The report, from the Treasury Inspector General for Tax Administration, examined the risks behind an IRS effort to develop a centralized electronic data repository to help implement the Affordable Care Act. When complete, the Coverage Data Repository, or CDR, will be the IRS’s only authoritative source of tax-related ACA data for health care-related functions and services.
However, TIGTA’s report found that the interagency testing planned for the CDR with the federal and state health insurance exchanges was not completed. As of Nov. 21, 2014, the IRS had only received data from three states. Subsequent to the audit review, the IRS received additional data, but it still had not yet received all Exchange Periodic Data submissions from the exchanges as of Jan. 20, 2015, the start of the 2015 filing season.
TIGTA found that not all the IRS’s interagency testing with the federal and state exchanges was completed.

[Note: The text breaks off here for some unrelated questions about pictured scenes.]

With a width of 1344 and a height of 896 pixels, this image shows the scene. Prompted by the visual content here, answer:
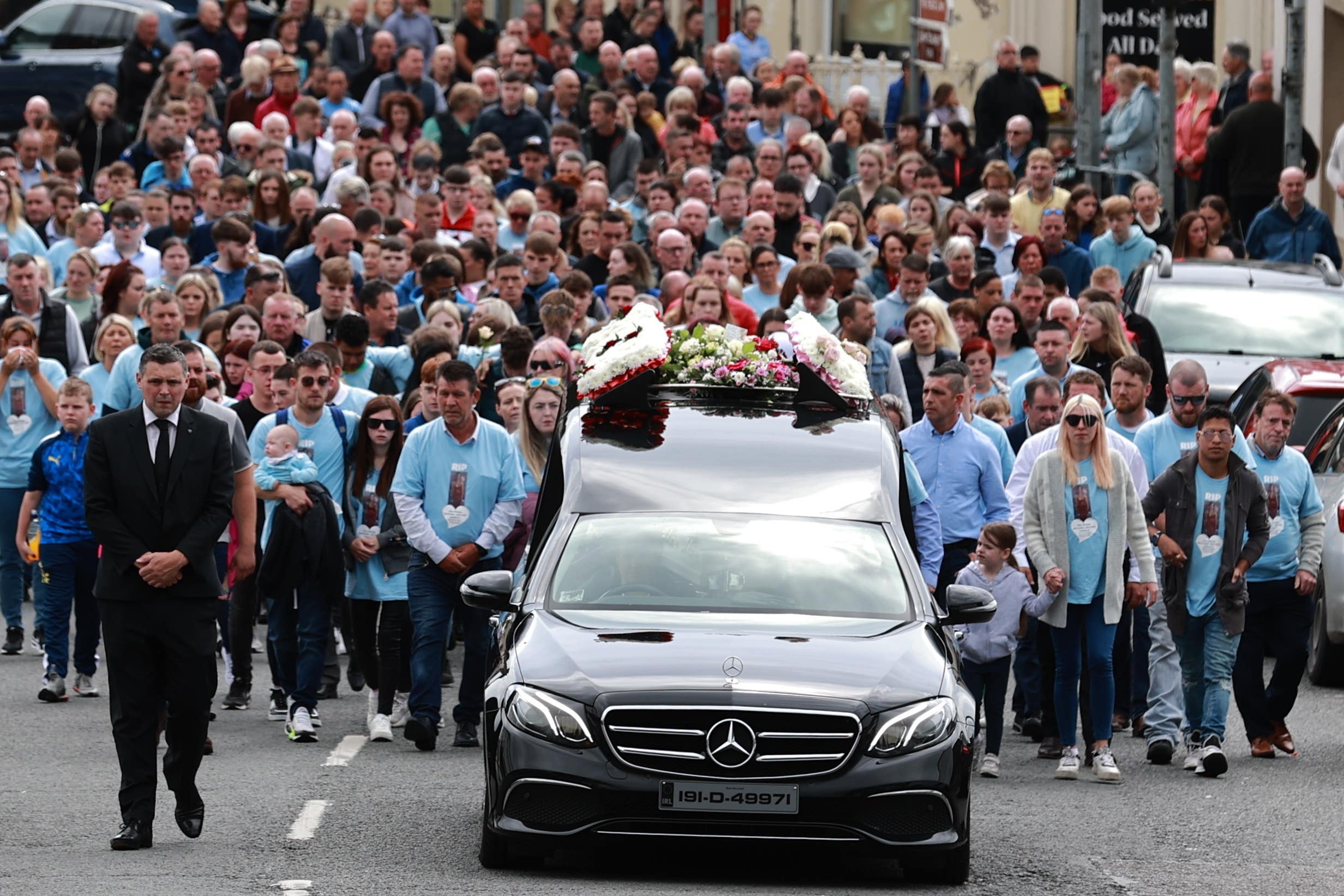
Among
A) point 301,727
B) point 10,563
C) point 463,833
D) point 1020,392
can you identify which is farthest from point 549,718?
point 10,563

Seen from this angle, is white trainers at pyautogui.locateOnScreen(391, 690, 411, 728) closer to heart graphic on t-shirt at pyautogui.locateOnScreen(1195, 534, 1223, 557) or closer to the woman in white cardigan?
the woman in white cardigan

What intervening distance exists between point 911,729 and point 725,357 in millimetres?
2970

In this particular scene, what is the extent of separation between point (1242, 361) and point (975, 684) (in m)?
7.49

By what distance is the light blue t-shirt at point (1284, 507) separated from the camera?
14531mm

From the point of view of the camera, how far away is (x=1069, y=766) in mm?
13578

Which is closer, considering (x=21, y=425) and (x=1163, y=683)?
(x=1163, y=683)

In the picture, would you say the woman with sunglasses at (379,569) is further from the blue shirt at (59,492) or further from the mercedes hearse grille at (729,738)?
the mercedes hearse grille at (729,738)

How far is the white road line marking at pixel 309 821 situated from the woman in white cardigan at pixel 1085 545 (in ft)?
12.3

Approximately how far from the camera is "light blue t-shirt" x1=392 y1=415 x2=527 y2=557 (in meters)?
14.1

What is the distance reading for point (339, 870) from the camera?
10.5 metres

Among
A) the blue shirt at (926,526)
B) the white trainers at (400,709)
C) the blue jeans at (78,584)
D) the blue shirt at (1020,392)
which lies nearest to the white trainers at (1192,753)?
the blue shirt at (926,526)

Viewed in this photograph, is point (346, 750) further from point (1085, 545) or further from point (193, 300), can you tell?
point (193, 300)

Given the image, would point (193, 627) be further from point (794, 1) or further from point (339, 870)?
point (794, 1)

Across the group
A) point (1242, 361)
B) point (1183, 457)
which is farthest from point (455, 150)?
point (1183, 457)
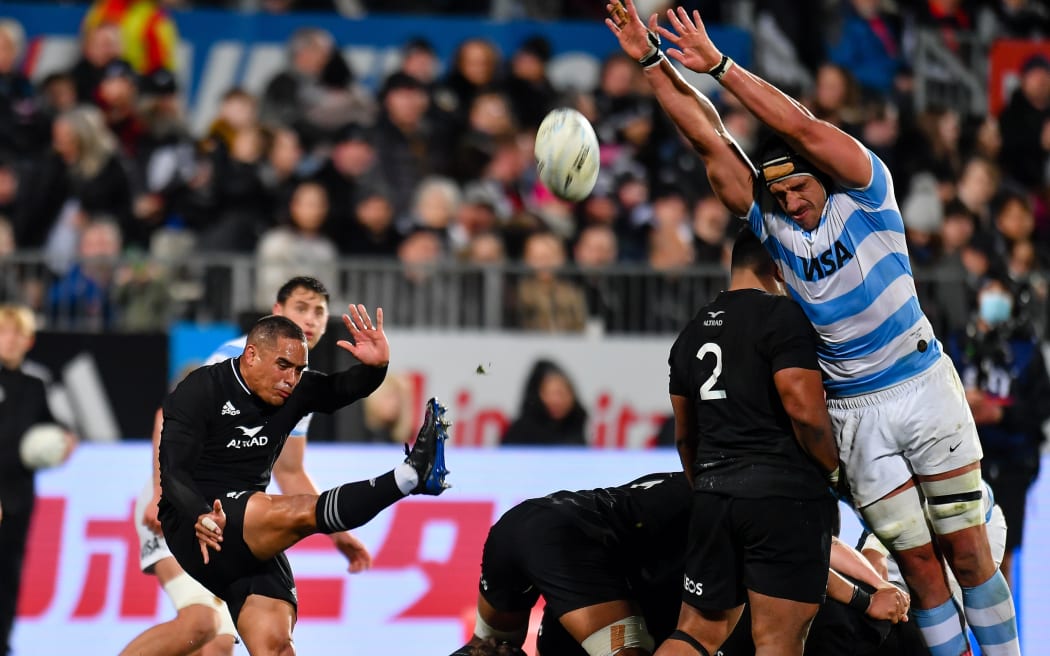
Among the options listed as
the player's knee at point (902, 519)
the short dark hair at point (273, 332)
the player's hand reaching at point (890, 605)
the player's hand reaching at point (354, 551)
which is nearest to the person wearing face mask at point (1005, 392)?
the player's hand reaching at point (890, 605)

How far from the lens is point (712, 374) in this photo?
6461 millimetres

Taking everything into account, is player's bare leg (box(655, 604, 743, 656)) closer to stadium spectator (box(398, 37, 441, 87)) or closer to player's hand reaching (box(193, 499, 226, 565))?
player's hand reaching (box(193, 499, 226, 565))

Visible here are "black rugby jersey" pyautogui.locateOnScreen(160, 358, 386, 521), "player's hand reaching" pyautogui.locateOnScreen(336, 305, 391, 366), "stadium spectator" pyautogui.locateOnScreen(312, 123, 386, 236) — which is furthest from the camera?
"stadium spectator" pyautogui.locateOnScreen(312, 123, 386, 236)

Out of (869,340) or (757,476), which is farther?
(869,340)

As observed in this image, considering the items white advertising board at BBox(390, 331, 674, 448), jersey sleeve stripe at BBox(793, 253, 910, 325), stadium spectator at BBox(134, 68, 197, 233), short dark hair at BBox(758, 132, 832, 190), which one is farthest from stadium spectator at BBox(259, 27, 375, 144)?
jersey sleeve stripe at BBox(793, 253, 910, 325)

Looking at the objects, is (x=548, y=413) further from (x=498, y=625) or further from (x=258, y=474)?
(x=498, y=625)

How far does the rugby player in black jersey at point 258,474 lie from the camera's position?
6.79 m

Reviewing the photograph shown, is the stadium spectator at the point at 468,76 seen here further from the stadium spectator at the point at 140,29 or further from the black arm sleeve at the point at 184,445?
the black arm sleeve at the point at 184,445

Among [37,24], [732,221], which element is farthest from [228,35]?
[732,221]

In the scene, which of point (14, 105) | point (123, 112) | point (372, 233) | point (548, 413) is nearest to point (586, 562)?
point (548, 413)

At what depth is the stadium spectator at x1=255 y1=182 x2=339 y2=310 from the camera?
1165 centimetres

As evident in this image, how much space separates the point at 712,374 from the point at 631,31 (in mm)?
1547

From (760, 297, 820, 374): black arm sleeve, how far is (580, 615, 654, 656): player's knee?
131 cm

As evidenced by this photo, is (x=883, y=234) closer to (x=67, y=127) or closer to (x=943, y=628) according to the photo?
(x=943, y=628)
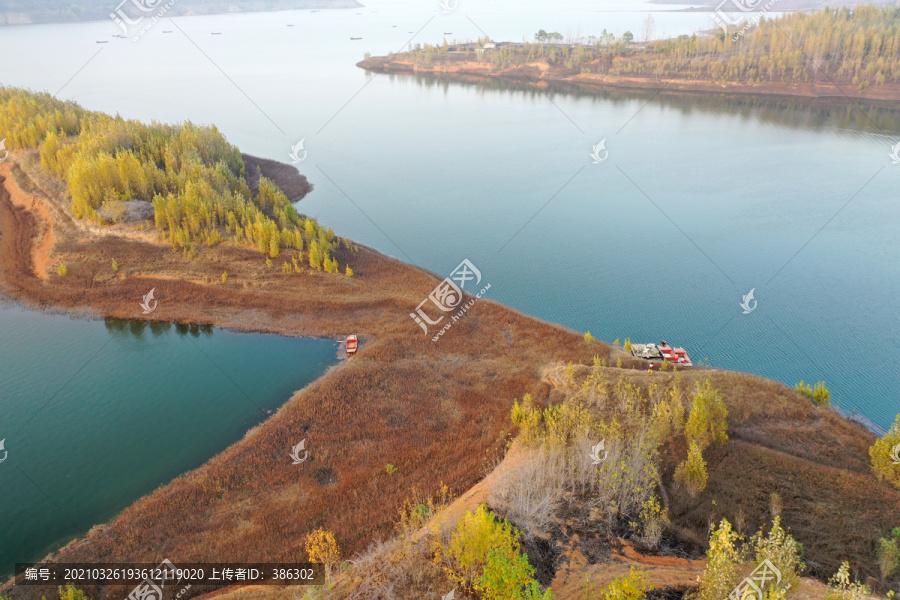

Release-level testing was completed but not prior to initiating interagency testing with the Centers for Medicare and Medicaid Services. During project-level testing, system developers did not always demonstrate CDR functionality to business owners and did not maintain complete records verifying business participation.
The CDR was deployed before security risk assessments were completed, TIGTA found. In addition, the CDR Application Audit Plan was not implemented as needed to support the IRS’s program and policy to mitigate the risks for unauthorized access to taxpayers’ records.
“It is imperative that the IRS ensures that all its information technology projects, including those associated with the implementation of the Affordable Care Act, are capable of performing the tasks they are designed to perform,” said TIGTA Inspector General J. Russell George in a statement.
TIGTA recommended that the IRS’s chief technology officer ensure that interagency testing with the exchanges is completed, and ensure that future ACA projects complete release-level testing before starting interagency testing.
The IRS agreed with two of TIGTA’s recommendations but did not agree with recommendations to strengthen systems testing practices nor with TIGTA’s assessment of the process applied to demonstrate and verify system functionality for the data repository. “We place a high degree of emphasis on the importance and the value of testing, as was demonstrated during the course of this audit,” wrote IRS chief technology officer Terence V. Milholland in response to the report. “The IRS developed a robust strategy to ensure the IRS systems were fully tested and concluded all prior tests prior to the Go-Live. The strategy included a dynamic process of continually assessing, planning, and prioritizing the test case inventory as the test cycle unfolded. Management must often use discretion in determining where integration tests, such as release level testing and interagency testing, must run sequentially, may overlap, or run in parallel. It is this dynamic model which allowed us to ensure all tests of the IRS systems were completed prior to putting them into production. Without this flexibility, development, test and deployment efforts would have been severely hampered.”